What to work on: Reproduce only this part of the listing: the line with "Among the given", plus every line after it through the last.

..............................

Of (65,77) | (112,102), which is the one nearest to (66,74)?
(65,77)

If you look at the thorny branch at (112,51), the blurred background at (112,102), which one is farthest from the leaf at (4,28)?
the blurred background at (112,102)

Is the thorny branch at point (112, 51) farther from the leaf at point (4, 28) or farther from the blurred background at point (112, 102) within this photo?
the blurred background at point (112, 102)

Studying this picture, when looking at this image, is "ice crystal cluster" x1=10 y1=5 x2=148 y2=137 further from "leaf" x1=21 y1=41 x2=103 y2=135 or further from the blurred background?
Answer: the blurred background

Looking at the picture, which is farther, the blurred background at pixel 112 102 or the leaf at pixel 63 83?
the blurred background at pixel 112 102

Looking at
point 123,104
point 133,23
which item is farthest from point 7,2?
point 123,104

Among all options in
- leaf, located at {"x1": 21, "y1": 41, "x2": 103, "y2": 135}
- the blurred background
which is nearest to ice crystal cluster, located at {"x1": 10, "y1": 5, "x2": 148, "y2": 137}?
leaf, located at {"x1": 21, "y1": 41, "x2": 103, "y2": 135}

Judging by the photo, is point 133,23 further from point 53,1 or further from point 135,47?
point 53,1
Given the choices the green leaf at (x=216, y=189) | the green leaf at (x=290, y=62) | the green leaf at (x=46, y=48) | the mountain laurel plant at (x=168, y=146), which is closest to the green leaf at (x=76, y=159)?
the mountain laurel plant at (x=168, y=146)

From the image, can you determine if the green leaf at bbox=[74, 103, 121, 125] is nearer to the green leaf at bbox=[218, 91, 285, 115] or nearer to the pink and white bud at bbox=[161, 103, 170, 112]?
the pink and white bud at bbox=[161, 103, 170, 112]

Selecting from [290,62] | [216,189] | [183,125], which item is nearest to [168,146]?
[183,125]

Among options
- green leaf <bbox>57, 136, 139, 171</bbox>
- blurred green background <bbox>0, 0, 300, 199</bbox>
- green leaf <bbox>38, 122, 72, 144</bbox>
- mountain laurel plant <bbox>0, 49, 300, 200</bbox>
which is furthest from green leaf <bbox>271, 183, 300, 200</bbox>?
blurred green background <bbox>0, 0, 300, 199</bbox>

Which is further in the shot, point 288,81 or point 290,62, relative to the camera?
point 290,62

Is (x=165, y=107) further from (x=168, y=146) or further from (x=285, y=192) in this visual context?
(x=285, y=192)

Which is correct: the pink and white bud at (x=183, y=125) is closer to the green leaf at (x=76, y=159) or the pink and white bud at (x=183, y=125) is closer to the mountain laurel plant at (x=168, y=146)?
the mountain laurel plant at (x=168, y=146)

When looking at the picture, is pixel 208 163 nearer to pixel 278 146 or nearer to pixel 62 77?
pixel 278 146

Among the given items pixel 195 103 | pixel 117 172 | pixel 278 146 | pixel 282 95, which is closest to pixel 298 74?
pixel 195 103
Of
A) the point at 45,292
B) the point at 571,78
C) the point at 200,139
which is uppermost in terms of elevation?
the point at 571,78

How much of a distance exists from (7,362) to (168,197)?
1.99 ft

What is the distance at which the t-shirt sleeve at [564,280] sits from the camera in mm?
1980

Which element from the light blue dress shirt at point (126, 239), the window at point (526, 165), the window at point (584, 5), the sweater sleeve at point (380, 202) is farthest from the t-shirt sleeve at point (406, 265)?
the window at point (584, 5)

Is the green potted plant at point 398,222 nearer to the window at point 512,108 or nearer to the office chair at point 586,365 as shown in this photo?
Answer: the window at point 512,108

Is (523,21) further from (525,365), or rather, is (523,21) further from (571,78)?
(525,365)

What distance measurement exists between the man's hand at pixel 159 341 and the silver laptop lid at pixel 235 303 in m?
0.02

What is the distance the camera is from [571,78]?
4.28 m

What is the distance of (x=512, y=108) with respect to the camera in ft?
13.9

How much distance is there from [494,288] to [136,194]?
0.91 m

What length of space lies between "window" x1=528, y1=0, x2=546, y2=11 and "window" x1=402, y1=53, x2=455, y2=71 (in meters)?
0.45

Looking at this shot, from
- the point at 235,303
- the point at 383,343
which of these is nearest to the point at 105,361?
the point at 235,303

..............................

Task result:
Among the given items pixel 195 103 | pixel 117 172 | pixel 278 146 | pixel 282 95, which is closest to pixel 298 74?
pixel 195 103
Of
A) the point at 45,292
B) the point at 571,78
C) the point at 200,139
which is uppermost in terms of elevation?
the point at 571,78

How much of a distance exists from (7,362) to (168,197)?
1.99 ft

What is the distance at which the t-shirt sleeve at [564,280] sits from the camera in mm?
1980

Which element from the light blue dress shirt at point (126, 239), the window at point (526, 165), the window at point (584, 5), the sweater sleeve at point (380, 202) is farthest from the t-shirt sleeve at point (406, 265)?
the window at point (584, 5)

Is the green potted plant at point 398,222 nearer to the window at point 512,108 or nearer to the office chair at point 586,365 as shown in this photo?
Answer: the window at point 512,108

Is (523,21) further from (525,365), or rather, is (523,21) further from (571,78)?
(525,365)

What distance measurement exists between the man's hand at pixel 159 341 and the silver laptop lid at pixel 235 303 in m?
0.02

What is the distance the camera is from [571,78]?
4.28 m

What is the distance of (x=512, y=108) with respect to the camera in ft?
13.9

How much distance is there from [494,288] to [136,194]?
0.91 m

What length of space lies between "window" x1=528, y1=0, x2=546, y2=11 and "window" x1=402, y1=53, x2=455, y2=71 (in meters)?
0.45

Looking at this shot, from
- the point at 235,303
- the point at 383,343
which of these is nearest to the point at 105,361?
the point at 235,303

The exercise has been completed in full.